No hace mucho que te moriste. Y ya no eres nada, nada más que una masa gris desplomada contra el acantilado, predestinado a heder, y nosotros tan vivos y coleando, alférez, tan inhumanamente vivos que en vano busqué un ramalazo de arrepentimiento en el fondo de nuestras conciencias. ¿De qué te sirve a ti el haber contemplado el mundo con tanta avidez, el haber sostenido el cuerpo joven de ella en tus brazos, el haber partido a la guerra como si fuera una vocación? ¿Tal vez hasta a ti te embriagó la elevada misión y tu posición en la vanguardia y la idea de que tal vez tu destino fuera el sacrificio? Muerto, ¿por quién? Los vivos que tanta prisa tienen, los vivos que se han acostumbrado a la guerra como quien se acostumbra a un ritmo de vida ajetreado, los vivos que no creen que ellos vayan a tener que morir, esos ya no se acuerdan de ti. Es como si tu muerte no solo hubiese dado por terminada tu vida, sino que también la hubiese anulado.

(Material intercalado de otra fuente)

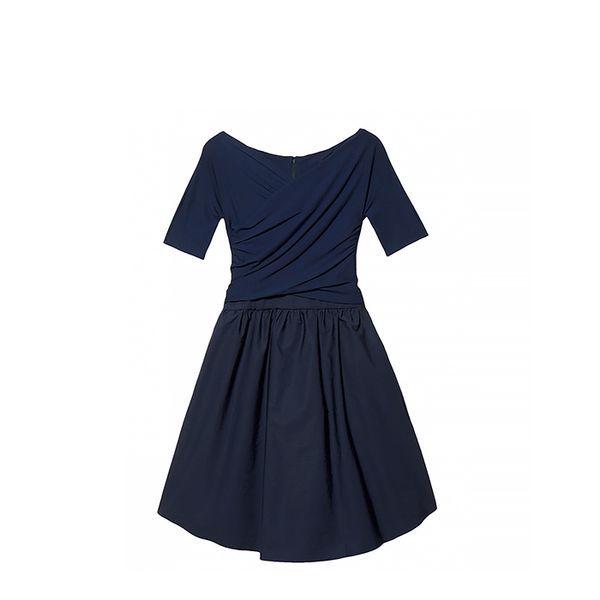 Carven Poplin Skirt Dress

Por un tiempo, muy poco, aún permanecerás en la lista del furriel como el patético objeto de un discurso necrológico, pero tú, el hombre, ya no existes, y es como si nunca hubieses existido. Lo que está allí abajo no es más que carbono y sulfito de hidrógeno, tapado por los harapos de un uniforme; a eso es a lo que llamamos muertos.
El hedor de los muertos en el fondo de la sima, no obstante, se ha vuelto más y más molesto. Al caer la noche se les encomienda a cuatro soldados la tarea de retirar los cadáveres. A cada uno le adjudican una máscara antigás contra el olor y un vaso de coñac.